* _What is expected_: Check the records below line by line for the string "United". Give the number of lines that contain it and nothing else.

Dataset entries
· · · · ·
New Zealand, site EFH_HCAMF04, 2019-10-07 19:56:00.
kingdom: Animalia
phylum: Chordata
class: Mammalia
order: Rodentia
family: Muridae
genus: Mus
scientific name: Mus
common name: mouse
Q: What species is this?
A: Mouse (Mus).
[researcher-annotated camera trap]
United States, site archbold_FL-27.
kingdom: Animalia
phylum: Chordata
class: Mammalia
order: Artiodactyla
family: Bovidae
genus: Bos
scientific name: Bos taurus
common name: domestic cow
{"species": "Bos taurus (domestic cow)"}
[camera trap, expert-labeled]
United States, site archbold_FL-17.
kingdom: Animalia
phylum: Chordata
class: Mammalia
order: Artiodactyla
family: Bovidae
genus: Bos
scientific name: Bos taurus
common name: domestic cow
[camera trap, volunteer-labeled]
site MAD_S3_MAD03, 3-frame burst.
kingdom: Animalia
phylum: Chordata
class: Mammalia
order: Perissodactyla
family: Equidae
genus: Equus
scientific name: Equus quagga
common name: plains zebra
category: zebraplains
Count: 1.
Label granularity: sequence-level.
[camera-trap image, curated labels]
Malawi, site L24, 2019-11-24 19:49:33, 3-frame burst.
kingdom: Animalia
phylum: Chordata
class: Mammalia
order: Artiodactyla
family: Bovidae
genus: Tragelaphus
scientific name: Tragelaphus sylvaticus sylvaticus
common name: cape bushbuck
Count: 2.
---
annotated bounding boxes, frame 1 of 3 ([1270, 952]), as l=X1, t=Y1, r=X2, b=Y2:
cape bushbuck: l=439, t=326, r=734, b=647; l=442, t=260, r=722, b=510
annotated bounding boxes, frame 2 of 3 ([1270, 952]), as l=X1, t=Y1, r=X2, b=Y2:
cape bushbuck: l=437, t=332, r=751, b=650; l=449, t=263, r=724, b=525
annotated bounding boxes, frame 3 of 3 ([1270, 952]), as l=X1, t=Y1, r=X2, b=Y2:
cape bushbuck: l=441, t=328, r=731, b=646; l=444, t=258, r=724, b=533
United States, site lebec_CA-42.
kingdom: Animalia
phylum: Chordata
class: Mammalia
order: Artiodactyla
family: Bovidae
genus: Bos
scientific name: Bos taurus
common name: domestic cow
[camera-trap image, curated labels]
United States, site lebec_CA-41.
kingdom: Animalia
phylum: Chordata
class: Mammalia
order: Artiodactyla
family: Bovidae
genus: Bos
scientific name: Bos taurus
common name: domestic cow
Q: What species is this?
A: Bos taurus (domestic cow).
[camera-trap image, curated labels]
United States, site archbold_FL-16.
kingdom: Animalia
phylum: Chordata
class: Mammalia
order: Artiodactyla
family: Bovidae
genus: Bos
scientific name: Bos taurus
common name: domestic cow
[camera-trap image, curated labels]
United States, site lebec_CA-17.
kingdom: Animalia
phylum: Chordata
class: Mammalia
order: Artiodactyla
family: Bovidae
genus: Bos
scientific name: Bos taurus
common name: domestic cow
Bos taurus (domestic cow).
· · · · ·
* _Written response_: 6